The key argument for Capello himself carrying on in the role is harder to dismiss than the broader issue of foreign managers though. Prior to the tournament itself and its immediate build-up, Capello had successfully rebuilt national belief in the team and instilled a winning mentality with an effortless qualifying campaign. He also missed opportunities to experiment and therefore go to South Africa with a stronger hand as I have previously pointed out, but nonetheless he achieved qualification, something his English predecessor did not manage. To axe Capello too swiftly following the defeat to Germany would have broken a continuity that had been hard to re-establish. Decision makers at the FA would have wanted to avoid a knee jerk reaction to events resulting in the wrong appointment and another failed Euro qualification campaign.

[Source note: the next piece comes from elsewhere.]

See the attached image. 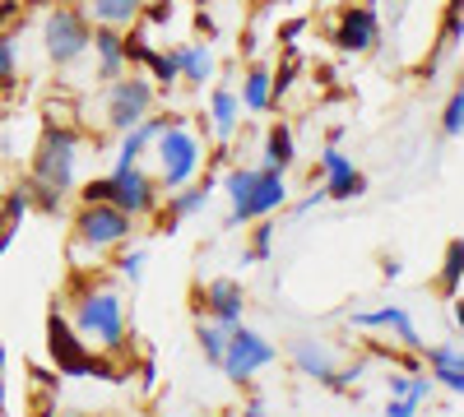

However those urging to play it safe and stick with the expensive failure may live to regret their caution. The inaction and delay meant that Roy Hodgson, in many ways the perfect blend of culture, proven management in a tournament environment with limited resources and a truly English view of the game, slipped through the net to Liverpool. The argument for continuity is in my view blown apart by both the age of the squad and the failure necessitating something new; fresh legs and ideas. Ultimately employing a foreign coach for our national side can only be justified by success and there is no doubt that the achievements of Eriksson and Capello cannot be rated as such, even if they better the attempts of recent Englishman. Any top flight English manager is capable of achieving the same tournament finish notched by Capello and would do so with pride and passion representing his country, striving for the absolute best. For all Fabio’s touchline gesticulations he could not feel our national anguish. If the FA do continue to employ foreign coaches they may as well pursue those Premier League players that express a desire to play for England and apply for citizenship, despite having no English family link. They may as well surrender control of the national side to the Premier League and concede it is all about profit and that club football really does exceed international ties in terms of importance. They have missed an opportunity to lay the foundations for long term international success that plays to our strengths and can be proudly boasted of as an English accomplishment, not mocked by our opponents as the brainchild of an icy continental tinkerer.